I’ve caught myself saying it more times than I’d like to admit: “I just don’t have time.” And for a long time, I believed that. Actually, no, I didn’t actually believe that but it sounded better than ‘I’m avoiding that’.
It felt true and sounded valid. But it wasn’t entirely accurate.
Because somehow, I have time to scroll. Time to rewatch a show I’ve already seen. (likely Friends, Sons of Anarchy, Prison Break or Game of Thrones for the 4th time)
Time to respond to things that aren’t urgent.
Time to help other people move their lives forward.
But when it comes to the things that would actually move my life forward?
That’s where time suddenly disappears.
We fill our days without realizing what we’re filling them with.
And I know this because I used to start my days the exact same way.
I wake up, grab my phone and open my email.
And just like that, before I had even had a coffee, before I had a second to think about my own life…

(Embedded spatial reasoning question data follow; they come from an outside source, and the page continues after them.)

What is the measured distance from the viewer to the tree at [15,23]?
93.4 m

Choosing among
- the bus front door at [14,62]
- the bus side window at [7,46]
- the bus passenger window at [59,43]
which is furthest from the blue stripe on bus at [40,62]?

I was already in someone else’s.
Responding. Solving. Giving my energy away to things that felt important but weren’t actually mine to carry first thing in the morning.
I was giving my best time… to things that drained me.
And then I’d hit the afternoon and wonder why I had “no time” left to write, or no energy left to think and zero capacity to create.
I didn’t need a better strategy, or a new planner, or more discipline.
What I needed was quite simple actually:
I needed to stop giving my best hours away.
Now, my mornings look different.
I go for a walk and allow the thoughts to pass through and instead of trying to remember them later, or focus on being quiet, I capture the thoughts and use them later. Turn them into something for me, before anything else.
And it’s almost uncomfortable how much clarity comes from that.
This has been where my best ideas show up and sentences start forming. Things I’ve been “stuck on” suddenly feel simple and not because I tried harder.
But because I finally gave myself time before the world got access to me.
We don’t always avoid things in obvious ways.
Sometimes it looks like:
Answering emails instead of starting the thing
Organizing instead of creating
Researching instead of deciding
Helping someone else instead of helping yourself
Scrolling instead of sitting with your own thoughts
None of these are bad.
But when they become your default… they quietly take the place of the things that matter most.
And I don’t think its necessarily about becoming hyper-productive or cutting out rest.
You’re allowed to relax, do nothing and even scroll through your phone while you watch Netflix. In fact, I think those things are necessary.
But let’s not pretend those things are the reason we “don’t have time.”
Because the real issue isn’t that we rest.
It’s that we default to distraction when something requires more from us.
Your current results are a reflection of how you’re spending your time.
If your best hours are going to things that drain you… you’ll always feel behind on the things that matter.
Instead of saying “I don’t have time,” try this:
“What am I giving my time to instead?”
Because that answer will tell you everything.
Start noticing:
Where your best energy is going
What you’re avoiding
What you keep saying you’ll get to “later”
And then make one small change.
You don’t need more time, because you won’t get it. We don’t have more time, we have right now.
You need to stop giving your best time away to things that were never meant to build your life in the first place.
Because the life you say you want?
It’s being built by what you choose to do with your time every single day.